■ **Objectives**:
• 1. Rewrite the stretch of the journal-indexing article from "We have initiated" through "Web of Science.", replacing "investigation" with "inquiry".
• 2. How many lines of the records contain the string "shown", counting case? Give only the number.

■ **Document extract**:
- - - - - - -

High-profile indexing service punishes 20 journals, issues unusual warning about five others

If scientific publishing were the World Cup, twenty scientific journals are being effectively taken out of competition today. And five others are being given a stern first-time warning.

Every year, Clarivate Analytics, a company that indexes more than 11,000 journals — and which, in turn, designates their powerful, but controversial, Impact Factors and rankings, based on citation rates — issues an annual report, noting how journals’ metrics changed, and which ones showed worrisome behavior that might be an attempt to game the system, such as citing themselves too frequently. And this year is no different: In this year’s Journal Citation Reports (JCR), Clarivate is stripping 20 journals of their Impact Factors by suppressing them from the rankings.

That decision can have far-reaching effects, both for those authors who’ve published in these journals, and for the journals themselves, since researchers will often go elsewhere in search of journals whose rank is recognized by their tenure and promotion committees. (Of course, many, including us, have argued that Impact Factor is not the best way to judge research.)

But this year’s JCR includes an entirely new element. For the first time, Clarivate has issued an expression of concern, a tool normally used by journals to flag papers that readers should treat with caution. This year’s JCR includes an expression of concern for five journals that displayed a “problematic pattern of citations:”

We have initiated a process of investigation of the journals named above, along with affiliated publications. When we have completed a thorough review, we will take any appropriate action; this may result in one or more journals being removed from the JCR, with a possible further action of removal from indexing in Web of Science.

- - - - - - -

[Spatial reasoning dataset excerpts]
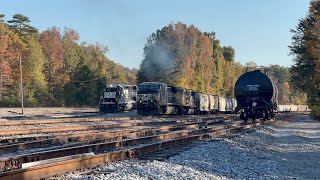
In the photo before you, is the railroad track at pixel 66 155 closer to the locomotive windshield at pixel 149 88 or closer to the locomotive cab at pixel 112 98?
the locomotive windshield at pixel 149 88

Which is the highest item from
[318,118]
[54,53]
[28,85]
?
[54,53]

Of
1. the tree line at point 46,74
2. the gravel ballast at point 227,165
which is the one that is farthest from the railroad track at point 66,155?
the tree line at point 46,74

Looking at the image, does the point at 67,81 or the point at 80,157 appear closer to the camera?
the point at 80,157

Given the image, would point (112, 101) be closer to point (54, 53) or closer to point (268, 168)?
point (268, 168)

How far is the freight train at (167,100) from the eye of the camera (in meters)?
34.4

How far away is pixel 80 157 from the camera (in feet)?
27.7

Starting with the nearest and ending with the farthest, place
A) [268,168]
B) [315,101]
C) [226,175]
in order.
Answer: [226,175], [268,168], [315,101]

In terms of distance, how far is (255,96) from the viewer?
26906mm

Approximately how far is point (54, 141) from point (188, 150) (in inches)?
177

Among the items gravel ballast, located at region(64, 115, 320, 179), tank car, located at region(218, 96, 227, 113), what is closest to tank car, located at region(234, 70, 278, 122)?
gravel ballast, located at region(64, 115, 320, 179)

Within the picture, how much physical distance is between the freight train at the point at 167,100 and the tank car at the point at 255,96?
885cm

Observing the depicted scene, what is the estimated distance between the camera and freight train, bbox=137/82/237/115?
34.4 meters

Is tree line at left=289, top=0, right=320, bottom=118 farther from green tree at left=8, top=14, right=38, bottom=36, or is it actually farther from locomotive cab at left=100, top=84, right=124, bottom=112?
green tree at left=8, top=14, right=38, bottom=36

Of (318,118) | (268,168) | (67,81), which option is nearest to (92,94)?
(67,81)
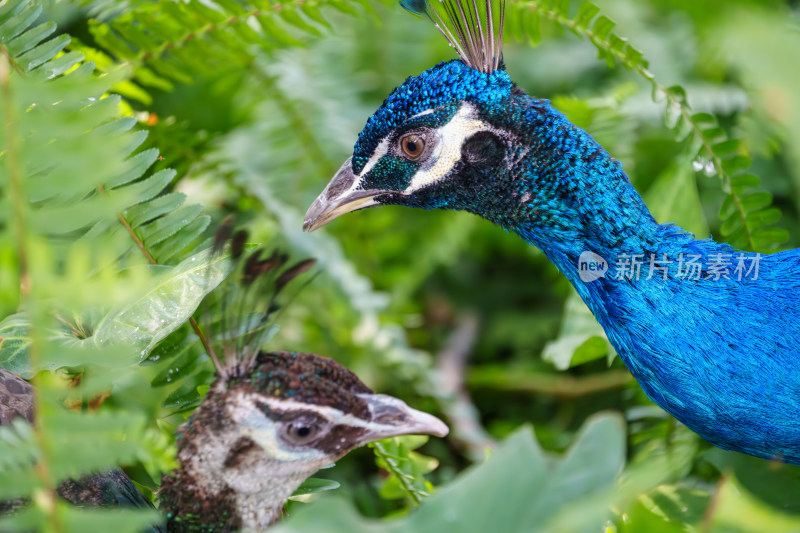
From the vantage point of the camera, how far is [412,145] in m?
1.28

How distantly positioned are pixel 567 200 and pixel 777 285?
0.37 meters

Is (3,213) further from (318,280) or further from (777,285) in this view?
(318,280)

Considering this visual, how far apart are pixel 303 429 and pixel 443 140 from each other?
1.73ft

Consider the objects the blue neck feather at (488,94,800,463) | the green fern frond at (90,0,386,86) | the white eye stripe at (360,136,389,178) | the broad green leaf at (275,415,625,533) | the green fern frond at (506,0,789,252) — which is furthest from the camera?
the green fern frond at (90,0,386,86)

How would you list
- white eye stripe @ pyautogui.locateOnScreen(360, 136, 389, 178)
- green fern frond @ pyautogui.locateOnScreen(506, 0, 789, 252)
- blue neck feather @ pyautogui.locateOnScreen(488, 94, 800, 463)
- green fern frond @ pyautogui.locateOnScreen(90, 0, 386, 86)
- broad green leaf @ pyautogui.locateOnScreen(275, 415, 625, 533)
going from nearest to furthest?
1. broad green leaf @ pyautogui.locateOnScreen(275, 415, 625, 533)
2. blue neck feather @ pyautogui.locateOnScreen(488, 94, 800, 463)
3. white eye stripe @ pyautogui.locateOnScreen(360, 136, 389, 178)
4. green fern frond @ pyautogui.locateOnScreen(506, 0, 789, 252)
5. green fern frond @ pyautogui.locateOnScreen(90, 0, 386, 86)

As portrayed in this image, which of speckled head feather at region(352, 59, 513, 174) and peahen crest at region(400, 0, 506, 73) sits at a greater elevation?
peahen crest at region(400, 0, 506, 73)

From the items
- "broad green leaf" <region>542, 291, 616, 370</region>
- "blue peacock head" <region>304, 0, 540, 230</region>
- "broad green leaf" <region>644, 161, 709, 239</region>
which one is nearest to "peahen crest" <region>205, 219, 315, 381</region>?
"blue peacock head" <region>304, 0, 540, 230</region>

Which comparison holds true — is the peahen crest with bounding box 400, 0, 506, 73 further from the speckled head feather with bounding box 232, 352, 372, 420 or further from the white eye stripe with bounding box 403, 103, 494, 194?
the speckled head feather with bounding box 232, 352, 372, 420

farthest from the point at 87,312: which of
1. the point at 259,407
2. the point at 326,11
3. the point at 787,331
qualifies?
the point at 326,11

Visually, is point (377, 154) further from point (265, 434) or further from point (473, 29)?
point (265, 434)

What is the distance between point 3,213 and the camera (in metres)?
0.82

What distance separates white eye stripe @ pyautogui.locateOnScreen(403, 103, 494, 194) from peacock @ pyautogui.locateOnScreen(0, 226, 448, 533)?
0.32 metres

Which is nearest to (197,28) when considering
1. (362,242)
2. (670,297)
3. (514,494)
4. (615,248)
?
(362,242)

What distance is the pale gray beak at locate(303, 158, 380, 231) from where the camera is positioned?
4.42 feet
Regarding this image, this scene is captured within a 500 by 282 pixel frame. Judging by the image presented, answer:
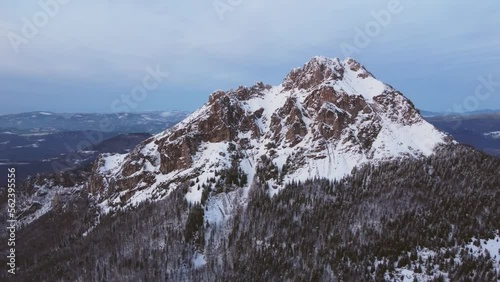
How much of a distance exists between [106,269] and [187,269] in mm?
39974

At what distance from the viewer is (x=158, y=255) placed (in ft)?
→ 611

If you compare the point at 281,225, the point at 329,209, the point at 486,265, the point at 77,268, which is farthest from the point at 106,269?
the point at 486,265

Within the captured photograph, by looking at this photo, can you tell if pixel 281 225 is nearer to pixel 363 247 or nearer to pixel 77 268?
pixel 363 247

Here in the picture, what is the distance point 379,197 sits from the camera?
652ft

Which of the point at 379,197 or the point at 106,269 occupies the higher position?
the point at 379,197

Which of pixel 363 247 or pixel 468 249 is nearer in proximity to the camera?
pixel 468 249

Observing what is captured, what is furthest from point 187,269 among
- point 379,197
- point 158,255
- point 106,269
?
point 379,197

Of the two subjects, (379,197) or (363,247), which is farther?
(379,197)

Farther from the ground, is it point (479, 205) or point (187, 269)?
point (479, 205)

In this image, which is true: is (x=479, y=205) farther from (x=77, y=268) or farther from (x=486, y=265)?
(x=77, y=268)

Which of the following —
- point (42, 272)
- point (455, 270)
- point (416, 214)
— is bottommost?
point (42, 272)

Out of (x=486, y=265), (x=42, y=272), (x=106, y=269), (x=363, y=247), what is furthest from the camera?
(x=42, y=272)

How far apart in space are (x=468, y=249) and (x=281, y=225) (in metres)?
84.8

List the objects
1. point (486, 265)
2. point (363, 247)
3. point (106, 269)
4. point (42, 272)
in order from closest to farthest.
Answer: point (486, 265)
point (363, 247)
point (106, 269)
point (42, 272)
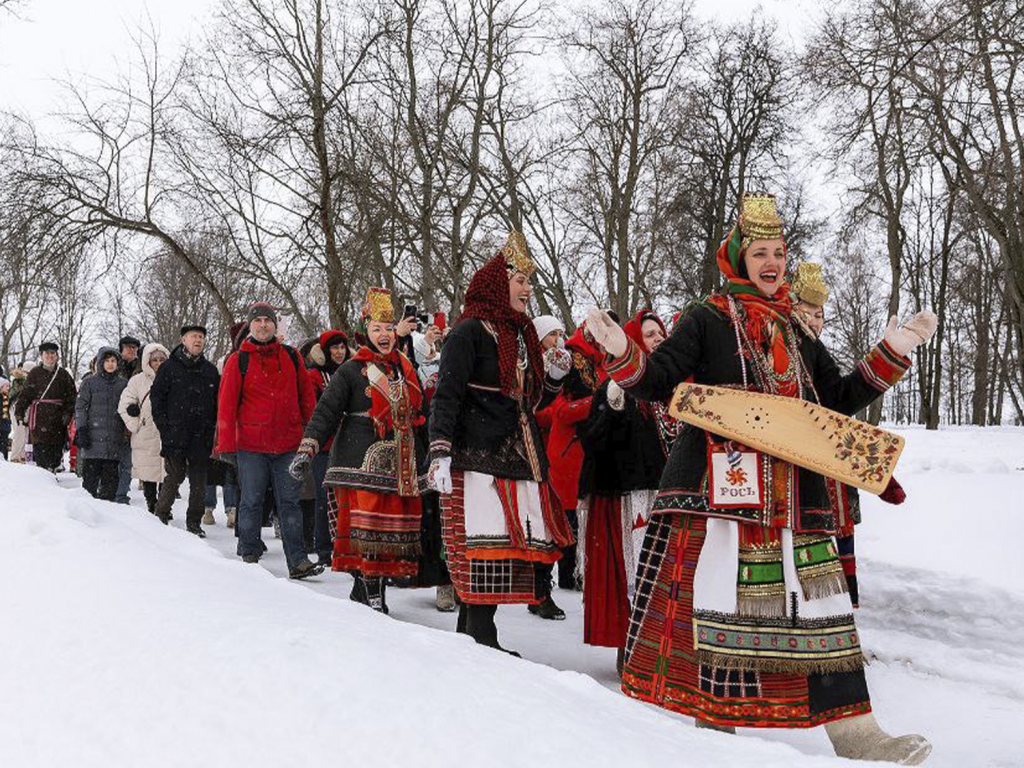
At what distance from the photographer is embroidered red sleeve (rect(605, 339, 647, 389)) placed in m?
3.16

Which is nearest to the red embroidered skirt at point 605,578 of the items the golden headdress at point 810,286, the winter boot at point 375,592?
the winter boot at point 375,592

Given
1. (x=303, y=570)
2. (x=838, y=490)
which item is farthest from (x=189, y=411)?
(x=838, y=490)

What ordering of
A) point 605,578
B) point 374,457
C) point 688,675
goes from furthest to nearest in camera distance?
point 374,457
point 605,578
point 688,675

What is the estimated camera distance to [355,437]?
587cm

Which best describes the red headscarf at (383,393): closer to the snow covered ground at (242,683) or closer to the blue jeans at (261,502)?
the blue jeans at (261,502)

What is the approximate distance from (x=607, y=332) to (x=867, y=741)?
1.49 m

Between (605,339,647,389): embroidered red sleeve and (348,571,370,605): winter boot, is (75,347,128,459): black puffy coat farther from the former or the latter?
(605,339,647,389): embroidered red sleeve

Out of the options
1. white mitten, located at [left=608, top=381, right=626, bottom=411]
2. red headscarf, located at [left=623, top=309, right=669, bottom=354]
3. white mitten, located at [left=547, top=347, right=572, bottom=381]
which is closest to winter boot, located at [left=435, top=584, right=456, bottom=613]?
white mitten, located at [left=547, top=347, right=572, bottom=381]

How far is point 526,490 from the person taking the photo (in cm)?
447

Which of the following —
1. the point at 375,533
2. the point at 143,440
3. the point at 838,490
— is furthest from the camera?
the point at 143,440

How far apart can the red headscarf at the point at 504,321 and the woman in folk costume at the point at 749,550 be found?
4.33ft

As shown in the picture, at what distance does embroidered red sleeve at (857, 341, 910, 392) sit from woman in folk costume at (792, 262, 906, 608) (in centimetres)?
23

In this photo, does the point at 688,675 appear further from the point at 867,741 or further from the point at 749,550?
the point at 867,741

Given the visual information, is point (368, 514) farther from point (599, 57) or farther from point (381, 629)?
point (599, 57)
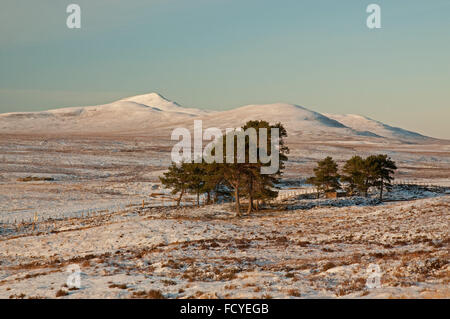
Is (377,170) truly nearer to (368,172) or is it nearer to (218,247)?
(368,172)

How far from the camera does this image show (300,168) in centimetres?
12281

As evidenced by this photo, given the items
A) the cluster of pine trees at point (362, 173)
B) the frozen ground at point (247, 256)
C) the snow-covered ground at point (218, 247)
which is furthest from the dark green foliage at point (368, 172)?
the frozen ground at point (247, 256)

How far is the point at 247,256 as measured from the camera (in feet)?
80.0

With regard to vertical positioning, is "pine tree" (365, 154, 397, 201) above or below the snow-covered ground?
above

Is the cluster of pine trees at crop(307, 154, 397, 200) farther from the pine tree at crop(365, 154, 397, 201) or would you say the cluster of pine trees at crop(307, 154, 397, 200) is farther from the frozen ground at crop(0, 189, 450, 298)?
the frozen ground at crop(0, 189, 450, 298)

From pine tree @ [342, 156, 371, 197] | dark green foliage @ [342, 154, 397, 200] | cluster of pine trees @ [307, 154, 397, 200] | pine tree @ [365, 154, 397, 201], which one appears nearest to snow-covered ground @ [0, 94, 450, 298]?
pine tree @ [342, 156, 371, 197]

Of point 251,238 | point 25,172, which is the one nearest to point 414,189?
point 251,238

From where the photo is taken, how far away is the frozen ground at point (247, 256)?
15.7m

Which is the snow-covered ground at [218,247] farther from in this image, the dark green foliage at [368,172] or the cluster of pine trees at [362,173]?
the cluster of pine trees at [362,173]

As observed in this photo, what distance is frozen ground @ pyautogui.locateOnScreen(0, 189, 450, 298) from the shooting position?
15.7 metres

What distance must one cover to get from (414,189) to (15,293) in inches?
2462

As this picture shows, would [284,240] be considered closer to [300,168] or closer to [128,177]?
[128,177]

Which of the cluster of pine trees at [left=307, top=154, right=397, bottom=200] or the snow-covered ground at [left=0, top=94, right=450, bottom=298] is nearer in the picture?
the snow-covered ground at [left=0, top=94, right=450, bottom=298]
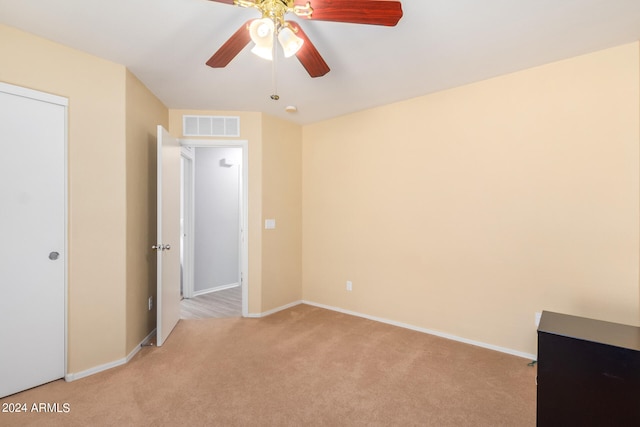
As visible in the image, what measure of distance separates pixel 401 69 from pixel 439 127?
2.65 feet

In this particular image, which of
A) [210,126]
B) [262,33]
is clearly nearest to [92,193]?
[210,126]

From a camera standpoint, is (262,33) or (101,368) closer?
(262,33)

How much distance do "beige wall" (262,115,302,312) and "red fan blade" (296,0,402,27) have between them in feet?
7.79

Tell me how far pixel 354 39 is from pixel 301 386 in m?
2.50

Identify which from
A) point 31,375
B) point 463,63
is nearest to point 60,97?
point 31,375

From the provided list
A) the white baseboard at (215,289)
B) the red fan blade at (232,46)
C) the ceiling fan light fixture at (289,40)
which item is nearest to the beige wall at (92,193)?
the red fan blade at (232,46)

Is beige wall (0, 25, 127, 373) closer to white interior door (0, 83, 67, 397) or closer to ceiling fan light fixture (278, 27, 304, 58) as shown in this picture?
white interior door (0, 83, 67, 397)

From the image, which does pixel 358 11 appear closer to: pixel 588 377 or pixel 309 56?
pixel 309 56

- - - - - - -

■ **Task-by-task results**:
• 1.
We have initiated a process of inquiry of the journals named above, along with affiliated publications. When we have completed a thorough review, we will take any appropriate action; this may result in one or more journals being removed from the JCR, with a possible further action of removal from indexing in Web of Science.

• 2. 2